The conductor insists he is apolitical but has strong opinions as to what’s happening in the world. Alleged ethnic/religious profiling, he says, is “just something my Middle Eastern colleagues and I have to deal with.” Does he feel demeaned by being singled out in such manner? “Certainly,” he replies, “but I have no interest in lowering myself to that level. The best way I can represent myself and my faith is to try to give the best musical (performance) I can.”

With Germany opening its borders to Syrian refugees, Haimor says he’s looking forward to promoting Muslim composers and performers once he takes up his new new post in Wurttemberg this fall.

Outspokenly political, Roustom (whose father is Syrian and his mother American) has composed several works in response to the ongoing conflict that has produced hundreds of thousands of casualties, millions of refugees and wholesale destruction of parts of the rich cultural history of his Syrian homeland.

“Since the start of this catastrophe in 2011, I realized I have a mission, in a way, to try to make a positive change,” says Roustom, whose family settled in Wareham, Mass., just west of Cape Cod, when he was 13. “Some of my pieces have been very personal, some angry and strident. I don’t want to say ‘Ramal’ is political; rather, I would say that (composing it) was part of my humanistic and cultural mission.”
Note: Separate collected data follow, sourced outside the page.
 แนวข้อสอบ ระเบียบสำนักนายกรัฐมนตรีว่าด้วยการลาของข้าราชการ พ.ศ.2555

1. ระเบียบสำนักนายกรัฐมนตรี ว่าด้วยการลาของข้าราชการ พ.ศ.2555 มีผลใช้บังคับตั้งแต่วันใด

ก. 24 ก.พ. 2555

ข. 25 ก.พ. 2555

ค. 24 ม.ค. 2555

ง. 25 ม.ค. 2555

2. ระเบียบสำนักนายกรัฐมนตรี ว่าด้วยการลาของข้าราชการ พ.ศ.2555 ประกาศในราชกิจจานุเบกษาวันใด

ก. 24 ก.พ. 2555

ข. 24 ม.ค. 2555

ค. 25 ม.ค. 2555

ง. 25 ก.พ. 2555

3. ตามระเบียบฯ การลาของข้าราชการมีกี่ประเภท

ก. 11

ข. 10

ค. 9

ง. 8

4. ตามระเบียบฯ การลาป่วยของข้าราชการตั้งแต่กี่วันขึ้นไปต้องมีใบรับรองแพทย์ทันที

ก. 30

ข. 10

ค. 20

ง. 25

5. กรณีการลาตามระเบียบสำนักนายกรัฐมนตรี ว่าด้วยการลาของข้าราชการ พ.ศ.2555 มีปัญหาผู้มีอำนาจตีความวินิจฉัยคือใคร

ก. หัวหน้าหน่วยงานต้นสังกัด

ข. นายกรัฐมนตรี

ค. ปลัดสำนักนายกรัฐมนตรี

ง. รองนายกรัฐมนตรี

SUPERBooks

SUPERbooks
Political or not, “Ramal” can exert a powerful effect on the listener. Audience members were in tears, the composer recalls, following the work’s American premiere in August at the Grand Teton Music Festival in Wyoming. Only days before the performance, news reports around the world exploded with images of a dazed toddler, his body bloodied and covered with dust, who had just been pulled from the wreckage of his family’s home in Aleppo, Syria.

“People came up to me at the end of the concert, thanking me for writing the piece,” Roustom says. “Maybe the anger in the music gave them some sort of emotional release. Or perhaps the music gave them (their own) opportunity to ask the question, ‘Why is this happening?'”

Most of his relatives were able to flee from Syria and settle in Lebanon, Dubai and Canada, he reports. “They are the lucky ones. It’s difficult for them to be in this limbo, not knowing when, or even if, they will ever go back to their homeland. We stay in touch, we try to update each other. But there comes a point when you run out of things to say.

“So I try to focus on helping the people I’m able to help. My music has actually been getting a lot of play in Germany and other parts of Europe where a large resettlement effort is going on. That makes me feel really good, because when the music is performed it is part of the solution, if only a small part. This is what I am able to do, and I’m happy to be useful.”

Fawzi Haimor will make his Grant Park Music Festival debut leading the Grant Park Orchestra in Kareem Roustom’s “Ramal,” along with works by Haydn and Hindemith, at 6:30 p.m. July 12 at Jay Pritzker Pavilion, Millennium Park, Randolph Street and Michigan Avenue; ticket prices vary in reserved seating areas, other seating free; 312-742-7647, www.gpmf.org.